Mittwoch

Helmut ist weg


So mag er ausgesehen haben. Foto by Josch13 pixabay.com



Gestern bin ich nicht dazu gekommen, über Helmut zu berichten. 

Hier also kurz etwas über sein Wohlbefinden:
Er war nicht in einen Winterschlaf gefallen, sondern begann ein bisschen herumzukrabbeln an der Stelle, wo sich zwei Stücke vom Insektennetz, die an dieser Stelle etwa 5 cm überlappen, vor dem Fenster befinden. Erst bewegte er offenbar nur die langen Beine, was lustig ausschaute, wenn man es durch die Scheibe beobachtete. Die Scheibe ist kein glattes Fensterglas, sondern dick geriffelt. Helmut schaute hin und wieder aus wie ein riesiges Insekt, weil dieses Glas einen Lupeneffekt hat.

Am Nachmittag hing er ziemlich weit unten kopfüber herum, und ich dachte, es sei eine gute Gelegenheit, die Kamera zu holen. Inzwischen war nämlich auch etwas Leben in die klitzekleine Spinne an der Decke gekommen, die sich etwas Richtung Fenster bewegt hatte. Jetzt konnte ich wenigstens erkennen, dass der runde schwarze Knopf tatsächlich eine Spinne ist.

Das mit der Kamera wurde aber nichts. Ich hatte viel zu viel Arbeit zu erledigen und musste mich alsbald auf den Weg zu den Proben machen (ich berichtete ja davon, dass ich wieder musiziere).

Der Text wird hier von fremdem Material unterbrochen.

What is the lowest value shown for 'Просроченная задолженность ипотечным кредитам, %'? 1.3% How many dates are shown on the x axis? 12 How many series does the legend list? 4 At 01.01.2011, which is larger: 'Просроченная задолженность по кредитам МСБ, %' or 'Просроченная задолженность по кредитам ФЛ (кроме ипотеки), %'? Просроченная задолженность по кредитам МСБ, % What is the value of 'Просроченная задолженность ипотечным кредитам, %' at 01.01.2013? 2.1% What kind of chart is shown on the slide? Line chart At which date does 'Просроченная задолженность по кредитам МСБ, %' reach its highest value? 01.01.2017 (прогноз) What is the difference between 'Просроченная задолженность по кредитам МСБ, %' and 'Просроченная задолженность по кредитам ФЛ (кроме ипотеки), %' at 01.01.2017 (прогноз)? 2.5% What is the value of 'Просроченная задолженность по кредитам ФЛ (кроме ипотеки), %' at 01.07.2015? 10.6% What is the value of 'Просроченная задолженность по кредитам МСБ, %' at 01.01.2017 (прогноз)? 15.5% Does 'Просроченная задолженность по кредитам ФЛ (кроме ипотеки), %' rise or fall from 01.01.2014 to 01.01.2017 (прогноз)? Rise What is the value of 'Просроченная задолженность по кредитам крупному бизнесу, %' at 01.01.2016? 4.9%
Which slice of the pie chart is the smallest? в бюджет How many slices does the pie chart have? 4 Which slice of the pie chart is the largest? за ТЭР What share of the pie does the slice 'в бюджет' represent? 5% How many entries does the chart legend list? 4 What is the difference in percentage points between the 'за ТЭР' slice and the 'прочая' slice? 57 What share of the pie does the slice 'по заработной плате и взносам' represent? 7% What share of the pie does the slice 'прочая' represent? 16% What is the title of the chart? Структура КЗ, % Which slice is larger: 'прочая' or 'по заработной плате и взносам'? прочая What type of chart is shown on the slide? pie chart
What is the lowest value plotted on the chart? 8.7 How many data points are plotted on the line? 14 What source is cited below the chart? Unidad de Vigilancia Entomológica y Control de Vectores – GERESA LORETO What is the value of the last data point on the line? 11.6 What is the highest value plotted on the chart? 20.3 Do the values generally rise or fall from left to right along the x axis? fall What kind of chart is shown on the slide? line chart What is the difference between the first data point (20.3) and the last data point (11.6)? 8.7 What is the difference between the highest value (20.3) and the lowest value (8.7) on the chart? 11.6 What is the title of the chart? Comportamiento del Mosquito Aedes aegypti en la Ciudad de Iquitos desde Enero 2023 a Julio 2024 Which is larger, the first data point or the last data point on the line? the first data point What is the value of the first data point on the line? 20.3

Heute dann - endlich - hatte ich mir Insektenshooting vorgenommen.
Frühstück... Arbeit... Telefon ohne Ende... Arbeit, Arbeit... oh, Fotoshooting, fiel es mir ein.
Helmut mag ein Insekt sein, aber seine Fühler müssen Antennen gewesen sein, denn er las vermutlich meine Gedanken. Möglicherweise hatte er Lampenfieber? Oder einen Hass auf Paparazzi? Jedenfalls, als ich ins Bad ging, um nachzuschauen, wo er denn hängt, war er weg. Einfach getürmt.

Und ich sag noch: "Helmut, es wird heute nass und stürmisch. Du tust gut daran, an meinem Badezimmerfenster hängenzubleiben, um nicht weggepustet oder -geschwemmt zu werden."

Aber so sind sie, die jungen Wilden. Sie haben ihren eigenen Kopf. Weiß der liebe Himmel, wo er hingekrabbelt ist. Vielleicht kommt er ja wieder, wenn es kälter wird. Und vielleicht - vielleicht aber nur - trau ich mich dann, das Fenster zu öffnen, um ihn mit der Kamera zu überraschen.

Die Minispinne hat sich übrigens wieder gerollt und residiert als schwarzer Punkt in der Ecke zwischen Wand und Decke. Möglich, dass sie sich gefürchtet hat, als Helmut sich draußen bewegte. Jetzt ist die Luft für sie wieder rein, und sie schlummert offenbar.

Genug von Insekten. Hat mir einfach nur Spaß gemacht, ein bisschen was zu schreiben.